++++ Raw data

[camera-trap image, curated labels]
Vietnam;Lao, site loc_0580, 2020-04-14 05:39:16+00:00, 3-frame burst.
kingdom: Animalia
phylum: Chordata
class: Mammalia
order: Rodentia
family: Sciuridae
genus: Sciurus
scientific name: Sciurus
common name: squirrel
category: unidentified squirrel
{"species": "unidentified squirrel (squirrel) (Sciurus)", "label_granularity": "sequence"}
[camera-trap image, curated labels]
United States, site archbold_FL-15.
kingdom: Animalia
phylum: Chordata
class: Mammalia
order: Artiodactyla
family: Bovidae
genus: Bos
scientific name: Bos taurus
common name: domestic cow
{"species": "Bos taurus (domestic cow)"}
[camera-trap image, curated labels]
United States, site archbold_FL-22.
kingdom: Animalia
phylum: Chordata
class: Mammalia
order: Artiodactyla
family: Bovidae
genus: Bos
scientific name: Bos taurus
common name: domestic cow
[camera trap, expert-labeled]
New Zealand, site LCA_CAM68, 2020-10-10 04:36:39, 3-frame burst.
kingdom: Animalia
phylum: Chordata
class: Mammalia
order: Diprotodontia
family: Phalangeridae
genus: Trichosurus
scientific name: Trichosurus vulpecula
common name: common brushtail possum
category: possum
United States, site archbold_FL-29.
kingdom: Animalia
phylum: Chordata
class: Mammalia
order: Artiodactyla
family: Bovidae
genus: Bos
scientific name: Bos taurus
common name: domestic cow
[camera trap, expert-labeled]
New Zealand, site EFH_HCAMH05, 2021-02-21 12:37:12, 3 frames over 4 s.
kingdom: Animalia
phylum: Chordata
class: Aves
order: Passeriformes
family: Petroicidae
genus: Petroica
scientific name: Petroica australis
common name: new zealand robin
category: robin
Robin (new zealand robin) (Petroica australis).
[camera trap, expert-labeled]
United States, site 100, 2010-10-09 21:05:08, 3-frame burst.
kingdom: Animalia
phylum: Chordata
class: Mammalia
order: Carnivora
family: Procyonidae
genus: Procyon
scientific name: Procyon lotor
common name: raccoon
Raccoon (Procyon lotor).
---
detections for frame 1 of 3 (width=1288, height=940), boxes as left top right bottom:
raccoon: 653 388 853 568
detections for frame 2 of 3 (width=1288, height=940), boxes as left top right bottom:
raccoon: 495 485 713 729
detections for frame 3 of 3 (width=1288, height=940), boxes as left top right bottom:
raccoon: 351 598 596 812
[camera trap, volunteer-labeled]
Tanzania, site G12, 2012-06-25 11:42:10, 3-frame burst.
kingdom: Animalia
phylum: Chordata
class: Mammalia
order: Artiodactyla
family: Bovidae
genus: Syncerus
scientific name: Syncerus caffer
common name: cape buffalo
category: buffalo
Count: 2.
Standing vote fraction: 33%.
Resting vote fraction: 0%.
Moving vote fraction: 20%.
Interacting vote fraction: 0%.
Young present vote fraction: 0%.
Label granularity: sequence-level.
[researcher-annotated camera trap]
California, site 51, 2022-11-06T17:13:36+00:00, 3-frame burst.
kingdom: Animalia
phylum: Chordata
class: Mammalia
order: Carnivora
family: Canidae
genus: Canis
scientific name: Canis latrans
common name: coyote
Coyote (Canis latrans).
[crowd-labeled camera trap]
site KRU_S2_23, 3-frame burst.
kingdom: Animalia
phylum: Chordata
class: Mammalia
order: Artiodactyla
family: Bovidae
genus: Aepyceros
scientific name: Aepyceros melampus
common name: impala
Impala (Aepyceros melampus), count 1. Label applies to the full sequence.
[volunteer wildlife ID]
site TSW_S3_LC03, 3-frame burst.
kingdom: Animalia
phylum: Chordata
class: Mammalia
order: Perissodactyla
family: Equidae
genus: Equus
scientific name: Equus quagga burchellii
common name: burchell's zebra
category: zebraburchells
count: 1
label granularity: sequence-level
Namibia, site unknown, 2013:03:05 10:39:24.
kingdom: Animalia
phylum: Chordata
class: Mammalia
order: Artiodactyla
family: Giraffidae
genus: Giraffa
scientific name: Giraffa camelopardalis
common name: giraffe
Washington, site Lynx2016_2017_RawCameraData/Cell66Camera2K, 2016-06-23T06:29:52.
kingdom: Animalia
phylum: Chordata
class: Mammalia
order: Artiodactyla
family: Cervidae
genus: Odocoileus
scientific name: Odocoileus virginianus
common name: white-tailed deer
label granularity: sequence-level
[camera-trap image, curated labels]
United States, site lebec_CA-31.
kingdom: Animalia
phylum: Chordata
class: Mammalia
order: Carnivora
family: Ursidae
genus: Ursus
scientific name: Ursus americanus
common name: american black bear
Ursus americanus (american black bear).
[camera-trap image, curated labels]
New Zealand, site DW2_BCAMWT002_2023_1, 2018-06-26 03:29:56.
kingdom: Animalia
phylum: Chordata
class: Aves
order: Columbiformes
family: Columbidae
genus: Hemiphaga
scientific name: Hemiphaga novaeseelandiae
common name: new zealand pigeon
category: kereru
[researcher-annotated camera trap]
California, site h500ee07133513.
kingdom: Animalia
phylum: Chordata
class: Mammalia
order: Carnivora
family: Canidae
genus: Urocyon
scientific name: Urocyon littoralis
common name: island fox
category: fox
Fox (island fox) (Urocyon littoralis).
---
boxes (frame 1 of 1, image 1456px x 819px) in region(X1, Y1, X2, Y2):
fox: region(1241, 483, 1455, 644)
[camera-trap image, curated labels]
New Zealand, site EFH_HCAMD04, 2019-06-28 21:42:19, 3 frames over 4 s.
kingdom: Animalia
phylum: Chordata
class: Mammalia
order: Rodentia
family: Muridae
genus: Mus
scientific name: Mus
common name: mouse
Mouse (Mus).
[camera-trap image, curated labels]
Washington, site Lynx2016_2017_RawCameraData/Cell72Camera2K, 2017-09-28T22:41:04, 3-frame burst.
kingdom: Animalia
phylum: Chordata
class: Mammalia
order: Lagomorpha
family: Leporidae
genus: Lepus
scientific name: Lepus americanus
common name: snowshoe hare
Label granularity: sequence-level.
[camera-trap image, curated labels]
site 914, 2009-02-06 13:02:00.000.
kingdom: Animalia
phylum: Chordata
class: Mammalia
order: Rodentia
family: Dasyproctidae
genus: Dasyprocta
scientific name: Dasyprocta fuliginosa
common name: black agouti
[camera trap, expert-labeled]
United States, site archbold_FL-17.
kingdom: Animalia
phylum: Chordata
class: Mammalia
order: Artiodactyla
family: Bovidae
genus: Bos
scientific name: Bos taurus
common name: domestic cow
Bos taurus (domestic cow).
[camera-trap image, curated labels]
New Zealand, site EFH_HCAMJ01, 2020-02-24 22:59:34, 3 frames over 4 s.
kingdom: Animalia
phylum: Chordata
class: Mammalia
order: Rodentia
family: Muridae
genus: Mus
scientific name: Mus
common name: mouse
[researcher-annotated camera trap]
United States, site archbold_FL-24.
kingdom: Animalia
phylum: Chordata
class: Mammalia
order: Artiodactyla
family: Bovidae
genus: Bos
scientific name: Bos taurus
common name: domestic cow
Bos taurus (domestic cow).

++++++++

Work item: Without altering a single word, write out the whole listing.

Your solution:
[camera-trap image, curated labels]
Vietnam;Lao, site loc_0580, 2020-04-14 05:39:16+00:00, 3-frame burst.
kingdom: Animalia
phylum: Chordata
class: Mammalia
order: Rodentia
family: Sciuridae
genus: Sciurus
scientific name: Sciurus
common name: squirrel
category: unidentified squirrel
{"species": "unidentified squirrel (squirrel) (Sciurus)", "label_granularity": "sequence"}
[camera-trap image, curated labels]
United States, site archbold_FL-15.
kingdom: Animalia
phylum: Chordata
class: Mammalia
order: Artiodactyla
family: Bovidae
genus: Bos
scientific name: Bos taurus
common name: domestic cow
{"species": "Bos taurus (domestic cow)"}
[camera-trap image, curated labels]
United States, site archbold_FL-22.
kingdom: Animalia
phylum: Chordata
class: Mammalia
order: Artiodactyla
family: Bovidae
genus: Bos
scientific name: Bos taurus
common name: domestic cow
[camera trap, expert-labeled]
New Zealand, site LCA_CAM68, 2020-10-10 04:36:39, 3-frame burst.
kingdom: Animalia
phylum: Chordata
class: Mammalia
order: Diprotodontia
family: Phalangeridae
genus: Trichosurus
scientific name: Trichosurus vulpecula
common name: common brushtail possum
category: possum
United States, site archbold_FL-29.
kingdom: Animalia
phylum: Chordata
class: Mammalia
order: Artiodactyla
family: Bovidae
genus: Bos
scientific name: Bos taurus
common name: domestic cow
[camera trap, expert-labeled]
New Zealand, site EFH_HCAMH05, 2021-02-21 12:37:12, 3 frames over 4 s.
kingdom: Animalia
phylum: Chordata
class: Aves
order: Passeriformes
family: Petroicidae
genus: Petroica
scientific name: Petroica australis
common name: new zealand robin
category: robin
Robin (new zealand robin) (Petroica australis).
[camera trap, expert-labeled]
United States, site 100, 2010-10-09 21:05:08, 3-frame burst.
kingdom: Animalia
phylum: Chordata
class: Mammalia
order: Carnivora
family: Procyonidae
genus: Procyon
scientific name: Procyon lotor
common name: raccoon
Raccoon (Procyon lotor).
---
detections for frame 1 of 3 (width=1288, height=940), boxes as left top right bottom:
raccoon: 653 388 853 568
detections for frame 2 of 3 (width=1288, height=940), boxes as left top right bottom:
raccoon: 495 485 713 729
detections for frame 3 of 3 (width=1288, height=940), boxes as left top right bottom:
raccoon: 351 598 596 812
[camera trap, volunteer-labeled]
Tanzania, site G12, 2012-06-25 11:42:10, 3-frame burst.
kingdom: Animalia
phylum: Chordata
class: Mammalia
order: Artiodactyla
family: Bovidae
genus: Syncerus
scientific name: Syncerus caffer
common name: cape buffalo
category: buffalo
Count: 2.
Standing vote fraction: 33%.
Resting vote fraction: 0%.
Moving vote fraction: 20%.
Interacting vote fraction: 0%.
Young present vote fraction: 0%.
Label granularity: sequence-level.
[researcher-annotated camera trap]
California, site 51, 2022-11-06T17:13:36+00:00, 3-frame burst.
kingdom: Animalia
phylum: Chordata
class: Mammalia
order: Carnivora
family: Canidae
genus: Canis
scientific name: Canis latrans
common name: coyote
Coyote (Canis latrans).
[crowd-labeled camera trap]
site KRU_S2_23, 3-frame burst.
kingdom: Animalia
phylum: Chordata
class: Mammalia
order: Artiodactyla
family: Bovidae
genus: Aepyceros
scientific name: Aepyceros melampus
common name: impala
Impala (Aepyceros melampus), count 1. Label applies to the full sequence.
[volunteer wildlife ID]
site TSW_S3_LC03, 3-frame burst.
kingdom: Animalia
phylum: Chordata
class: Mammalia
order: Perissodactyla
family: Equidae
genus: Equus
scientific name: Equus quagga burchellii
common name: burchell's zebra
category: zebraburchells
count: 1
label granularity: sequence-level
Namibia, site unknown, 2013:03:05 10:39:24.
kingdom: Animalia
phylum: Chordata
class: Mammalia
order: Artiodactyla
family: Giraffidae
genus: Giraffa
scientific name: Giraffa camelopardalis
common name: giraffe
Washington, site Lynx2016_2017_RawCameraData/Cell66Camera2K, 2016-06-23T06:29:52.
kingdom: Animalia
phylum: Chordata
class: Mammalia
order: Artiodactyla
family: Cervidae
genus: Odocoileus
scientific name: Odocoileus virginianus
common name: white-tailed deer
label granularity: sequence-level
[camera-trap image, curated labels]
United States, site lebec_CA-31.
kingdom: Animalia
phylum: Chordata
class: Mammalia
order: Carnivora
family: Ursidae
genus: Ursus
scientific name: Ursus americanus
common name: american black bear
Ursus americanus (american black bear).
[camera-trap image, curated labels]
New Zealand, site DW2_BCAMWT002_2023_1, 2018-06-26 03:29:56.
kingdom: Animalia
phylum: Chordata
class: Aves
order: Columbiformes
family: Columbidae
genus: Hemiphaga
scientific name: Hemiphaga novaeseelandiae
common name: new zealand pigeon
category: kereru
[researcher-annotated camera trap]
California, site h500ee07133513.
kingdom: Animalia
phylum: Chordata
class: Mammalia
order: Carnivora
family: Canidae
genus: Urocyon
scientific name: Urocyon littoralis
common name: island fox
category: fox
Fox (island fox) (Urocyon littoralis).
---
boxes (frame 1 of 1, image 1456px x 819px) in region(X1, Y1, X2, Y2):
fox: region(1241, 483, 1455, 644)
[camera-trap image, curated labels]
New Zealand, site EFH_HCAMD04, 2019-06-28 21:42:19, 3 frames over 4 s.
kingdom: Animalia
phylum: Chordata
class: Mammalia
order: Rodentia
family: Muridae
genus: Mus
scientific name: Mus
common name: mouse
Mouse (Mus).
[camera-trap image, curated labels]
Washington, site Lynx2016_2017_RawCameraData/Cell72Camera2K, 2017-09-28T22:41:04, 3-frame burst.
kingdom: Animalia
phylum: Chordata
class: Mammalia
order: Lagomorpha
family: Leporidae
genus: Lepus
scientific name: Lepus americanus
common name: snowshoe hare
Label granularity: sequence-level.
[camera-trap image, curated labels]
site 914, 2009-02-06 13:02:00.000.
kingdom: Animalia
phylum: Chordata
class: Mammalia
order: Rodentia
family: Dasyproctidae
genus: Dasyprocta
scientific name: Dasyprocta fuliginosa
common name: black agouti
[camera trap, expert-labeled]
United States, site archbold_FL-17.
kingdom: Animalia
phylum: Chordata
class: Mammalia
order: Artiodactyla
family: Bovidae
genus: Bos
scientific name: Bos taurus
common name: domestic cow
Bos taurus (domestic cow).
[camera-trap image, curated labels]
New Zealand, site EFH_HCAMJ01, 2020-02-24 22:59:34, 3 frames over 4 s.
kingdom: Animalia
phylum: Chordata
class: Mammalia
order: Rodentia
family: Muridae
genus: Mus
scientific name: Mus
common name: mouse
[researcher-annotated camera trap]
United States, site archbold_FL-24.
kingdom: Animalia
phylum: Chordata
class: Mammalia
order: Artiodactyla
family: Bovidae
genus: Bos
scientific name: Bos taurus
common name: domestic cow
Bos taurus (domestic cow).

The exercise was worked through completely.